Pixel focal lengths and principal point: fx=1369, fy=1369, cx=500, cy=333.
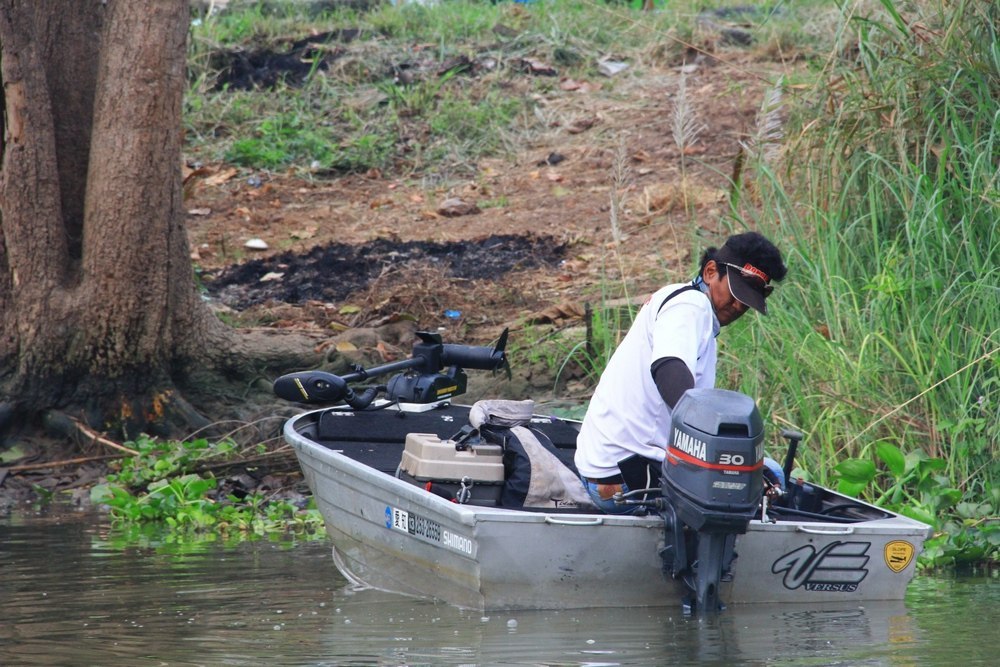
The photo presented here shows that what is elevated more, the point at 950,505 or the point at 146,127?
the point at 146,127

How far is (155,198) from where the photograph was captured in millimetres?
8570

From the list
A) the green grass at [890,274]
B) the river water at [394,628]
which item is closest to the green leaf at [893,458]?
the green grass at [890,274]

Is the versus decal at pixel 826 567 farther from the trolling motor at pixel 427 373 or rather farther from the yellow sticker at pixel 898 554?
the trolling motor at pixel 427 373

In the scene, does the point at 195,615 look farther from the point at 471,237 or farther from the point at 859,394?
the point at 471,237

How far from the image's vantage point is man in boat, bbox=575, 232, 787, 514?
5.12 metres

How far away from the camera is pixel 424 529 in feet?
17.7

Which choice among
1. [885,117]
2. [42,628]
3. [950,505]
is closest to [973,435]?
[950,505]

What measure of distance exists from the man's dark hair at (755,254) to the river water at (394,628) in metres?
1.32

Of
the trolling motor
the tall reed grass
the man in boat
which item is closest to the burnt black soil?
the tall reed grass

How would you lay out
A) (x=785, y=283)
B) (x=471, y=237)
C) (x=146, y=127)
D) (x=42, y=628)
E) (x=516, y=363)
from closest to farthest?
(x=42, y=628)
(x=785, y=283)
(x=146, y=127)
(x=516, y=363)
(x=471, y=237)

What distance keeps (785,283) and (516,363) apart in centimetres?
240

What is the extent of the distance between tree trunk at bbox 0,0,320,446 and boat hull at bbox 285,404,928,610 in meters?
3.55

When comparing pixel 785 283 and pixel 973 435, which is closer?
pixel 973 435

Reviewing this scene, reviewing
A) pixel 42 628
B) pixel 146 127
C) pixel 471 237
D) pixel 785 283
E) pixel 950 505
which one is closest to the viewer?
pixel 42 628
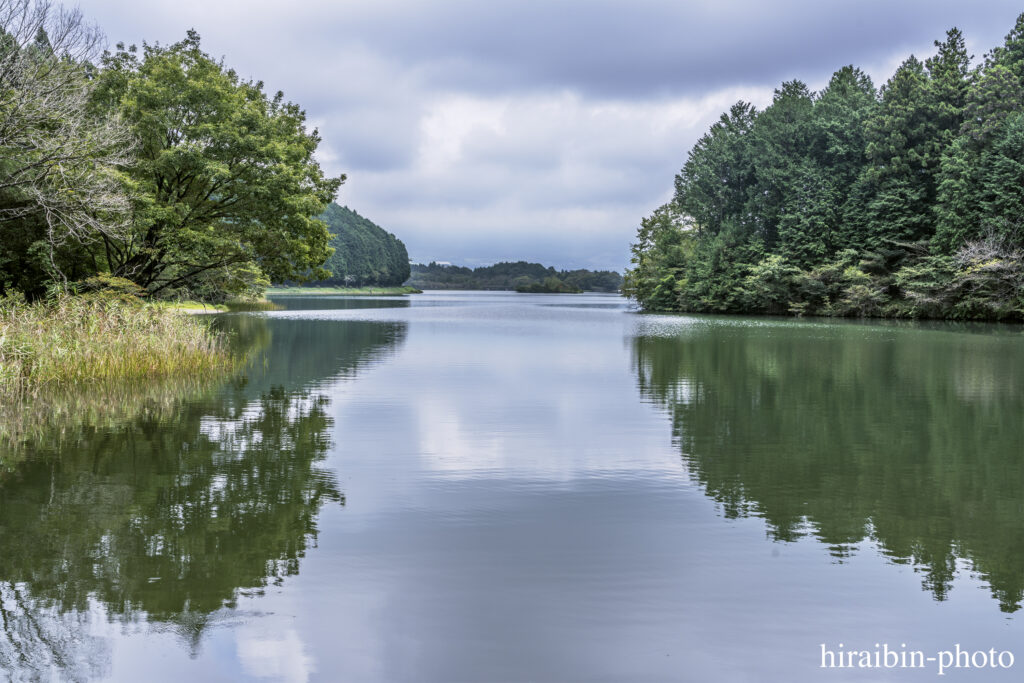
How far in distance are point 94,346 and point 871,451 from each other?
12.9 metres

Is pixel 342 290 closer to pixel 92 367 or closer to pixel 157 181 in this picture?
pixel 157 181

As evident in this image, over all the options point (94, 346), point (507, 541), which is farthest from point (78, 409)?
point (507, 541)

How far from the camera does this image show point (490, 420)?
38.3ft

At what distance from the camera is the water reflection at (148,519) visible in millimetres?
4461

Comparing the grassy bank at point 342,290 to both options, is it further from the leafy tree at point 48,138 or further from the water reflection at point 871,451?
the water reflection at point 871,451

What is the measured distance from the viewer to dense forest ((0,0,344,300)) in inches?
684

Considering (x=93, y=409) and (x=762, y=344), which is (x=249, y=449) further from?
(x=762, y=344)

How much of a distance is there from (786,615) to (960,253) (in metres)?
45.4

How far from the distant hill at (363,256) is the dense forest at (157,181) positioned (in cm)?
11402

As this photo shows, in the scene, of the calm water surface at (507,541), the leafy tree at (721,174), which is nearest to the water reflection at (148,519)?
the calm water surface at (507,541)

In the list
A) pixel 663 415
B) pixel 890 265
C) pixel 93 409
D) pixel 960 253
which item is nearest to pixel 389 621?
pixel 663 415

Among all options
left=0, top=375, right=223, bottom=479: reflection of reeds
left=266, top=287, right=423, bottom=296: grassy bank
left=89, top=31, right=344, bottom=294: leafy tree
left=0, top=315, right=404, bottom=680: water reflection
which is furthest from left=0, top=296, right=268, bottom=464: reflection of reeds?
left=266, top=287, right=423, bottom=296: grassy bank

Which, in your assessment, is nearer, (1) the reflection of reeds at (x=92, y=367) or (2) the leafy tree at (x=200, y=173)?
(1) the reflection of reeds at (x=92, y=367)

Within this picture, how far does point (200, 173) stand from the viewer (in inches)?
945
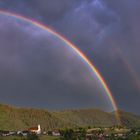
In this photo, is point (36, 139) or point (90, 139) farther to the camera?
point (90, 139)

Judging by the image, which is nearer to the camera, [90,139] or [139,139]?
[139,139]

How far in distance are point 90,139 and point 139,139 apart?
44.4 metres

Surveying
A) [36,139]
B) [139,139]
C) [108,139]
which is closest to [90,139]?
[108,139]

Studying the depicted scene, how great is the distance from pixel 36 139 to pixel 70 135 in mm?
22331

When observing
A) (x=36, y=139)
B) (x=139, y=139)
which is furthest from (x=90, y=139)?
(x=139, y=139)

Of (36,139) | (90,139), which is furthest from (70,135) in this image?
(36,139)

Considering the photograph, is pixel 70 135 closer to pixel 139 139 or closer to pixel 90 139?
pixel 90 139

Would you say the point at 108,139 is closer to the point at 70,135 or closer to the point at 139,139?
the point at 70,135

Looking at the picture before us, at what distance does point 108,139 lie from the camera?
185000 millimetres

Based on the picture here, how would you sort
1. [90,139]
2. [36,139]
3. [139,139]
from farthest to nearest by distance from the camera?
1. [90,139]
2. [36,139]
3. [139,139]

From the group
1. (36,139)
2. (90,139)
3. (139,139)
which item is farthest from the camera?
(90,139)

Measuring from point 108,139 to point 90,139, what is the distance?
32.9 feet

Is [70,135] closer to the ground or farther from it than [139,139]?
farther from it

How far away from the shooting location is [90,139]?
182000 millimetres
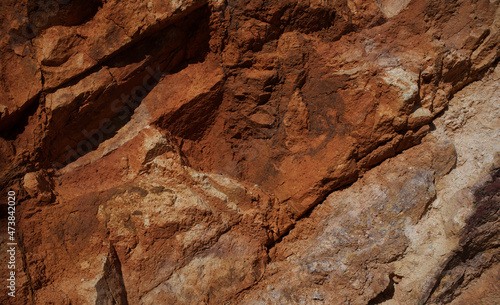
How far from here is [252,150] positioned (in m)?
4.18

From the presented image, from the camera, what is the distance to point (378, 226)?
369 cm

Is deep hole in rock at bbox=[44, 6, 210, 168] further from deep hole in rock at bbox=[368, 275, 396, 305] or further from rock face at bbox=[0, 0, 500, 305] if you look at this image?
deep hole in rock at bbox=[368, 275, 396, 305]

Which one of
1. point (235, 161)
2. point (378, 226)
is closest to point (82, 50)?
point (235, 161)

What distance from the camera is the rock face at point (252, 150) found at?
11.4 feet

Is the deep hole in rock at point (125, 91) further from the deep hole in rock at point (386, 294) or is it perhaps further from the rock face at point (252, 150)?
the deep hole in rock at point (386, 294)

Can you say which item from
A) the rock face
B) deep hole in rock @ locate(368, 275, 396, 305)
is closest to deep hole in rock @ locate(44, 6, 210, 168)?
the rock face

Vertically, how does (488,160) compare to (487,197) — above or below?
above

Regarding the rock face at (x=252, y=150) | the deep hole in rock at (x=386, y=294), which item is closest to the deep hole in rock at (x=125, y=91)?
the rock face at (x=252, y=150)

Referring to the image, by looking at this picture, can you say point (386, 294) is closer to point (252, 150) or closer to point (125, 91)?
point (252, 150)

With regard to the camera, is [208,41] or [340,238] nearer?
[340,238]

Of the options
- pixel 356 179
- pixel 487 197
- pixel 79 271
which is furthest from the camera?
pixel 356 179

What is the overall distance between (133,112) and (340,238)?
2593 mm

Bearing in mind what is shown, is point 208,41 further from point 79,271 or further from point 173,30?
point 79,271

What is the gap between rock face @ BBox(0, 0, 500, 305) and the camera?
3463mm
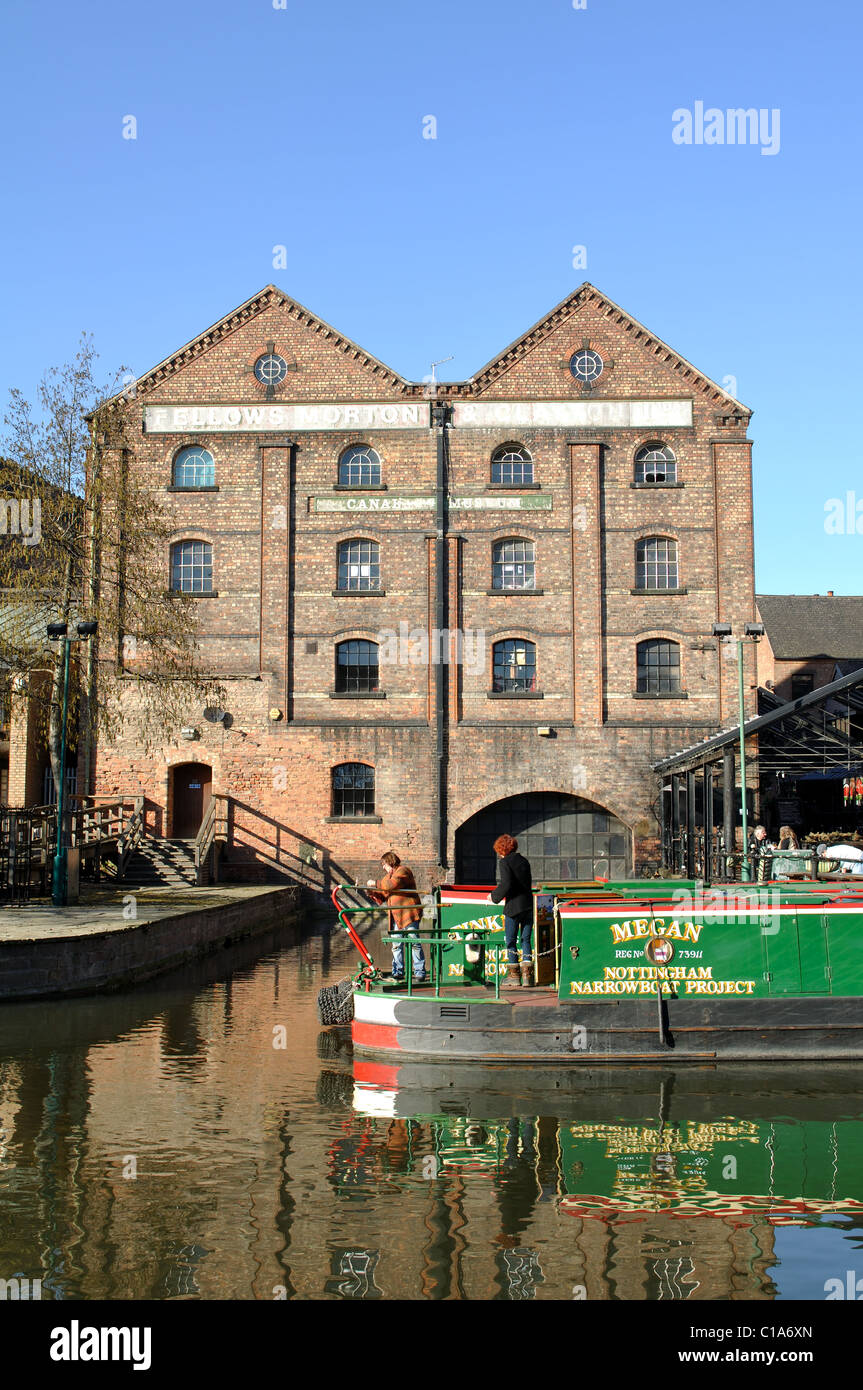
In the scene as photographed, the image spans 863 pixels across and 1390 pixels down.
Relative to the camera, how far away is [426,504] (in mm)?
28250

--------------------------------

> **Objective**:
Make an exact copy of the data, leaving its pictures out.

> **Exercise solution**:
Pixel focal lengths and principal point: fx=1369, fy=1369, cx=500, cy=333.
The photo presented here shows that what is elevated more, the point at 950,505 or the point at 146,127?
the point at 146,127

How far is (155,198) from where the photograph was captured in millimetres?
8570

From the list
A) the green grass at [890,274]
B) the river water at [394,628]
which item is closest to the green leaf at [893,458]?
the green grass at [890,274]

Is the versus decal at pixel 826 567 farther from the trolling motor at pixel 427 373 or rather farther from the yellow sticker at pixel 898 554?
the trolling motor at pixel 427 373

In the scene, does the point at 195,615 look farther from the point at 471,237 or farther from the point at 859,394?
the point at 471,237

How far from the image's vantage point is man in boat, bbox=575, 232, 787, 514?
5.12 metres

How far away from the camera is pixel 424 529 in feet?
17.7

Which choice among
1. [885,117]
2. [42,628]
3. [950,505]
is closest to [973,435]?
[950,505]

What measure of distance exists from the man's dark hair at (755,254) to the river water at (394,628) in metres?
1.32

Of
the trolling motor
the tall reed grass
the man in boat
which item is closest to the burnt black soil?
the tall reed grass

How would you lay out
A) (x=785, y=283)
B) (x=471, y=237)
C) (x=146, y=127)
D) (x=42, y=628)
E) (x=516, y=363)
from closest to farthest?
(x=42, y=628)
(x=785, y=283)
(x=146, y=127)
(x=516, y=363)
(x=471, y=237)

What distance keeps (785,283) and (516,363) apart in centimetres?
240

What is the extent of the distance between tree trunk at bbox 0,0,320,446 and boat hull at bbox 285,404,928,610 in meters?
3.55

When comparing pixel 785 283 and pixel 973 435, which is closer?
pixel 973 435

Reviewing this scene, reviewing
A) pixel 42 628
B) pixel 146 127
C) pixel 471 237
D) pixel 785 283
E) pixel 950 505
which one is closest to the viewer?
pixel 42 628
How far in distance are point 94,346 and point 871,451 from each other?
12.9 metres

Is pixel 342 290 closer to pixel 92 367 or closer to pixel 157 181 in this picture?
pixel 157 181

As evident in this image, over all the options point (94, 346), point (507, 541), which is farthest from point (78, 409)?
point (507, 541)

How far from the camera does this image show point (490, 420)?
38.3ft

At what distance from the camera is the water reflection at (148,519) visible in millimetres?
4461

Comparing the grassy bank at point 342,290 to both options, is it further from the leafy tree at point 48,138 or further from the water reflection at point 871,451?
the water reflection at point 871,451

What is the measured distance from the viewer to dense forest ((0,0,344,300)) in inches?
684

Considering (x=93, y=409) and (x=762, y=344), which is (x=249, y=449) further from?
(x=762, y=344)

How much of a distance is there from (786,615) to (960,253) (in metres)?
45.4

How far from the distant hill at (363,256) is the dense forest at (157,181) positioned (in cm)?
11402

As this photo shows, in the scene, of the calm water surface at (507,541), the leafy tree at (721,174), which is nearest to the water reflection at (148,519)?
the calm water surface at (507,541)

In the list
A) pixel 663 415
B) pixel 890 265
C) pixel 93 409
D) pixel 960 253
which item is nearest to pixel 389 621?
pixel 663 415

Among all options
left=0, top=375, right=223, bottom=479: reflection of reeds
left=266, top=287, right=423, bottom=296: grassy bank
left=89, top=31, right=344, bottom=294: leafy tree
left=0, top=315, right=404, bottom=680: water reflection
which is furthest from left=0, top=296, right=268, bottom=464: reflection of reeds?
left=266, top=287, right=423, bottom=296: grassy bank

Which, in your assessment, is nearer, (1) the reflection of reeds at (x=92, y=367) or (2) the leafy tree at (x=200, y=173)?
(1) the reflection of reeds at (x=92, y=367)

Within this picture, how far does point (200, 173) stand from the viewer (in inches)?
945
In this photo, is point (36, 139) or point (90, 139) farther to the camera?
point (90, 139)

Judging by the image, which is nearer to the camera, [90,139] or [139,139]?
[139,139]

How far in distance are point 90,139 and point 139,139 apart?
44.4 metres

Surveying
A) [36,139]
B) [139,139]
C) [108,139]
which is closest to [90,139]?
[108,139]

Studying the depicted scene, how great is the distance from pixel 36 139 to pixel 70 135 in mm?
22331

When observing
A) (x=36, y=139)
B) (x=139, y=139)
which is furthest from (x=90, y=139)?
(x=139, y=139)

Of (36,139) | (90,139), which is furthest from (70,135) in this image?
(36,139)

Considering the photograph, is pixel 70 135 closer to pixel 139 139 or closer to pixel 90 139?
pixel 90 139

Would you say the point at 108,139 is closer to the point at 70,135 or closer to the point at 139,139?
the point at 70,135

Looking at the picture before us, at what distance does point 108,139 lie from the camera?
185000 millimetres

Based on the picture here, how would you sort
1. [90,139]
2. [36,139]
3. [139,139]
from farthest to nearest by distance from the camera?
1. [90,139]
2. [36,139]
3. [139,139]

From the group
1. (36,139)
2. (90,139)
3. (139,139)
which item is farthest from the camera?
(90,139)

Measuring from point 108,139 to point 90,139, what is the distance?
32.9 feet

Is [70,135] closer to the ground or farther from it than [139,139]?
farther from it

How far away from the shooting location is [90,139]?
182000 millimetres
How far from here is [252,150] positioned (in m)?
4.18

From the presented image, from the camera, what is the distance to point (378, 226)?
369 cm

Is deep hole in rock at bbox=[44, 6, 210, 168] further from deep hole in rock at bbox=[368, 275, 396, 305] or further from rock face at bbox=[0, 0, 500, 305] if you look at this image?
deep hole in rock at bbox=[368, 275, 396, 305]

Which one of
1. point (235, 161)
2. point (378, 226)
is closest to point (82, 50)?
point (235, 161)

What distance from the camera is the rock face at point (252, 150) found at?
11.4 feet

Is the deep hole in rock at point (125, 91) further from the deep hole in rock at point (386, 294) or is it perhaps further from the rock face at point (252, 150)?
the deep hole in rock at point (386, 294)

Can you say which item from
A) the rock face
B) deep hole in rock @ locate(368, 275, 396, 305)
is closest to deep hole in rock @ locate(44, 6, 210, 168)?
the rock face

Vertically, how does (488,160) compare to (487,197) — above or below?
above

Regarding the rock face at (x=252, y=150) | the deep hole in rock at (x=386, y=294), which item is closest to the deep hole in rock at (x=125, y=91)?
the rock face at (x=252, y=150)

Referring to the image, by looking at this picture, can you say point (386, 294) is closer to point (252, 150) or closer to point (125, 91)?
point (252, 150)

With regard to the camera, is [208,41] or [340,238] nearer?
[340,238]

Of the options
- pixel 356 179
- pixel 487 197
- pixel 79 271
which is furthest from the camera?
pixel 356 179

What is the overall distance between (133,112) and (340,238)?
2593 mm

Bearing in mind what is shown, is point 208,41 further from point 79,271 or further from point 173,30?
point 79,271

What is the gap between rock face @ BBox(0, 0, 500, 305) and the camera?
3463mm
In the scene as photographed, the image spans 863 pixels across and 1390 pixels down.
Relative to the camera, how far away is [426,504] (in mm)?
28250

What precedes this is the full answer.